**Exercise goal**
Take the entries below and print all of them exactly, please.

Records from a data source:
-------------------------

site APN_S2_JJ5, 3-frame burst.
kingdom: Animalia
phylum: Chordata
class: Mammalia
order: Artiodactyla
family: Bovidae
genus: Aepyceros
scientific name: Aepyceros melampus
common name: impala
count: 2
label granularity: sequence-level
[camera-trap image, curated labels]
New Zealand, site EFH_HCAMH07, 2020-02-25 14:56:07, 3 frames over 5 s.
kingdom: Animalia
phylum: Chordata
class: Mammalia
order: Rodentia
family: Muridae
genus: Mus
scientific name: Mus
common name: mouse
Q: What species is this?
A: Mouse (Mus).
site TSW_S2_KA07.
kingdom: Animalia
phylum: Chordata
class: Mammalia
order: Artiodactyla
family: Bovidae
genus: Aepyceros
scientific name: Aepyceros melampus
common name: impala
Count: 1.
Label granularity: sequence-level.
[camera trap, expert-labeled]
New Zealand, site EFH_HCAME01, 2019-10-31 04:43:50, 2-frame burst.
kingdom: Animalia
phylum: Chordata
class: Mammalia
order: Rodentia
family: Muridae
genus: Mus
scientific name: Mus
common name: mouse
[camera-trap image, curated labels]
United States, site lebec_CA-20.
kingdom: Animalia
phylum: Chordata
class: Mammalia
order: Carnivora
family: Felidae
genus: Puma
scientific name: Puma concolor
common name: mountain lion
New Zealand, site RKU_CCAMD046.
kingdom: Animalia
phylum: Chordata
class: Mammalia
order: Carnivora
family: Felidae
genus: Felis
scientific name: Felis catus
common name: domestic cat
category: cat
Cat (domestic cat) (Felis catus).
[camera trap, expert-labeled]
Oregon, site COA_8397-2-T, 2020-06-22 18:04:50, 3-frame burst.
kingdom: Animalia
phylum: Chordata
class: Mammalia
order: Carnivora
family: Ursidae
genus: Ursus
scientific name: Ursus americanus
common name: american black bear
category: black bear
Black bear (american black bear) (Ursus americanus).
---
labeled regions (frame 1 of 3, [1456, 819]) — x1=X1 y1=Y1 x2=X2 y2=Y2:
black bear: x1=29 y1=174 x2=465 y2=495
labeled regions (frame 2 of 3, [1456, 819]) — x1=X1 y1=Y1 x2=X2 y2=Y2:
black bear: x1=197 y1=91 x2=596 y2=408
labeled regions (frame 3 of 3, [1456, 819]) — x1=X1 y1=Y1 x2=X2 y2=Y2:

-------------------------

**Finished task**
site APN_S2_JJ5, 3-frame burst.
kingdom: Animalia
phylum: Chordata
class: Mammalia
order: Artiodactyla
family: Bovidae
genus: Aepyceros
scientific name: Aepyceros melampus
common name: impala
count: 2
label granularity: sequence-level
[camera-trap image, curated labels]
New Zealand, site EFH_HCAMH07, 2020-02-25 14:56:07, 3 frames over 5 s.
kingdom: Animalia
phylum: Chordata
class: Mammalia
order: Rodentia
family: Muridae
genus: Mus
scientific name: Mus
common name: mouse
Q: What species is this?
A: Mouse (Mus).
site TSW_S2_KA07.
kingdom: Animalia
phylum: Chordata
class: Mammalia
order: Artiodactyla
family: Bovidae
genus: Aepyceros
scientific name: Aepyceros melampus
common name: impala
Count: 1.
Label granularity: sequence-level.
[camera trap, expert-labeled]
New Zealand, site EFH_HCAME01, 2019-10-31 04:43:50, 2-frame burst.
kingdom: Animalia
phylum: Chordata
class: Mammalia
order: Rodentia
family: Muridae
genus: Mus
scientific name: Mus
common name: mouse
[camera-trap image, curated labels]
United States, site lebec_CA-20.
kingdom: Animalia
phylum: Chordata
class: Mammalia
order: Carnivora
family: Felidae
genus: Puma
scientific name: Puma concolor
common name: mountain lion
New Zealand, site RKU_CCAMD046.
kingdom: Animalia
phylum: Chordata
class: Mammalia
order: Carnivora
family: Felidae
genus: Felis
scientific name: Felis catus
common name: domestic cat
category: cat
Cat (domestic cat) (Felis catus).
[camera trap, expert-labeled]
Oregon, site COA_8397-2-T, 2020-06-22 18:04:50, 3-frame burst.
kingdom: Animalia
phylum: Chordata
class: Mammalia
order: Carnivora
family: Ursidae
genus: Ursus
scientific name: Ursus americanus
common name: american black bear
category: black bear
Black bear (american black bear) (Ursus americanus).
---
labeled regions (frame 1 of 3, [1456, 819]) — x1=X1 y1=Y1 x2=X2 y2=Y2:
black bear: x1=29 y1=174 x2=465 y2=495
labeled regions (frame 2 of 3, [1456, 819]) — x1=X1 y1=Y1 x2=X2 y2=Y2:
black bear: x1=197 y1=91 x2=596 y2=408
labeled regions (frame 3 of 3, [1456, 819]) — x1=X1 y1=Y1 x2=X2 y2=Y2:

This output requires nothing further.